Attack on DCF workers prompts call for better security
Worker safety advocates are calling for increased security protocols after two employees of the New Jersey Department of Children and Families were attacked while checking on children at a home in Salem County.
This is not the first time DCF workers have been attacked. Last fall, another case worker was stabbed inside her Camden office. Advocates say enough is enough.
"These are workers who go into neighborhoods where police go armed, with bulletproof vests, in pairs," says Seth Hahn, legislative and political director for the New Jersey chapter of Communication Workers of America. Hahn says the DCF workers "go [to these locations] alone, knock on doors and say 'I need to see your kids to make sure they're safe.'"
Assemblywoman Valerie Vainieri Huttle says more needs to be done in order to better protect these workers. She is proposing putting metal detectors in DCF offices, as well as requiring protection for workers who request it.
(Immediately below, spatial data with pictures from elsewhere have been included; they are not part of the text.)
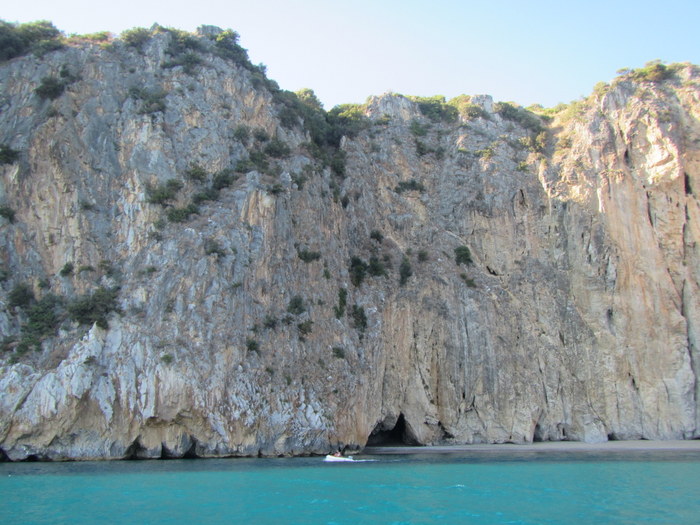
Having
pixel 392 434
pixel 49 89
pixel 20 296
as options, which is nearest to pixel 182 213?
pixel 20 296

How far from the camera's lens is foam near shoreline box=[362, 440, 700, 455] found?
35019 mm

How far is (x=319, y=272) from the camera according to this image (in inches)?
1607

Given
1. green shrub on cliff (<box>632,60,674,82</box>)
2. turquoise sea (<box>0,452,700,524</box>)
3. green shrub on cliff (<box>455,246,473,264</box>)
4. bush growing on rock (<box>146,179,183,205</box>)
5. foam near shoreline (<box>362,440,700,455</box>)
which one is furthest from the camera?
green shrub on cliff (<box>632,60,674,82</box>)

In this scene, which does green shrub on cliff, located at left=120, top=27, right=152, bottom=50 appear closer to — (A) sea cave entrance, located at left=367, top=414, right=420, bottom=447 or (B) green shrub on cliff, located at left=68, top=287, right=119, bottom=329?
(B) green shrub on cliff, located at left=68, top=287, right=119, bottom=329

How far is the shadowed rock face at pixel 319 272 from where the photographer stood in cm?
3108

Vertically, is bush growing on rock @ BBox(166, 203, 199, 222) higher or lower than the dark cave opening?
higher

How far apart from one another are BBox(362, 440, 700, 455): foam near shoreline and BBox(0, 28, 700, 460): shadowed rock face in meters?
1.40

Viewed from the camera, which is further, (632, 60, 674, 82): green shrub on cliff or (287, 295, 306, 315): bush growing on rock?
(632, 60, 674, 82): green shrub on cliff

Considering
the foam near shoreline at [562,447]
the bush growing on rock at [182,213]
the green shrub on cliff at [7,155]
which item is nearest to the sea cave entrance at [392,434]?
the foam near shoreline at [562,447]

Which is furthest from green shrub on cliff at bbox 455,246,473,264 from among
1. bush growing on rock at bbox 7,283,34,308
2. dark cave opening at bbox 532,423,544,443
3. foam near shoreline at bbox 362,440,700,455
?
bush growing on rock at bbox 7,283,34,308

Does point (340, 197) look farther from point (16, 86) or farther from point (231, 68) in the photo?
point (16, 86)

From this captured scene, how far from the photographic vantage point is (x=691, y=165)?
146ft

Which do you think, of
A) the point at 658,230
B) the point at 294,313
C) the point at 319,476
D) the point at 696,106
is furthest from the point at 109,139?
the point at 696,106

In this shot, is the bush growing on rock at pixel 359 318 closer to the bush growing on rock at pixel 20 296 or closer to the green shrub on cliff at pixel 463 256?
the green shrub on cliff at pixel 463 256
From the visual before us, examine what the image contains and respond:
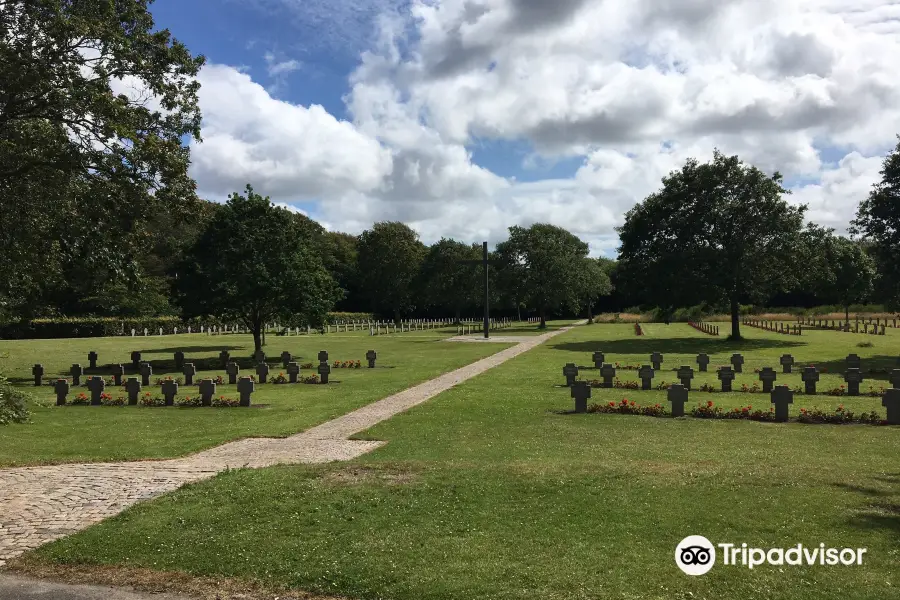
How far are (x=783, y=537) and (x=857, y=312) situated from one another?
3406 inches

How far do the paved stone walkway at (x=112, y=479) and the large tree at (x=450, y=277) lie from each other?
70.5 metres

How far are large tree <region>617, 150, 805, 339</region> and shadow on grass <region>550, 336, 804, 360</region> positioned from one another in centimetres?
303

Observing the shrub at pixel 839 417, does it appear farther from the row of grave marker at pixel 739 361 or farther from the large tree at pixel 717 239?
the large tree at pixel 717 239

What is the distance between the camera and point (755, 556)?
6367 mm

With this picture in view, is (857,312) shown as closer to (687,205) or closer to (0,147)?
(687,205)

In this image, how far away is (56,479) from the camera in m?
10.2

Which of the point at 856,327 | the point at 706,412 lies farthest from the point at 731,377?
the point at 856,327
"I don't think the cost is an impact and I believe it's a question of keeping them safe and making sure they're able again to address our most vulnerable children," she says.
In a statement sent to News 12 New Jersey, a spokesperson for the department says not every situation requires an armed guard.
The statement read in part, "We rely on our workers' experienced judgment to determine if an escort is necessary. If a police escort is desired, our workers always have access to not only Human Services Police, but to the state police and local law enforcement as well."
Assemblywoman Vainieri Huttle's DFC Reform bill has yet to get a hearing in the State House.
The workers injured this week are expected to be OK. DCF says it's reviewing its procedures.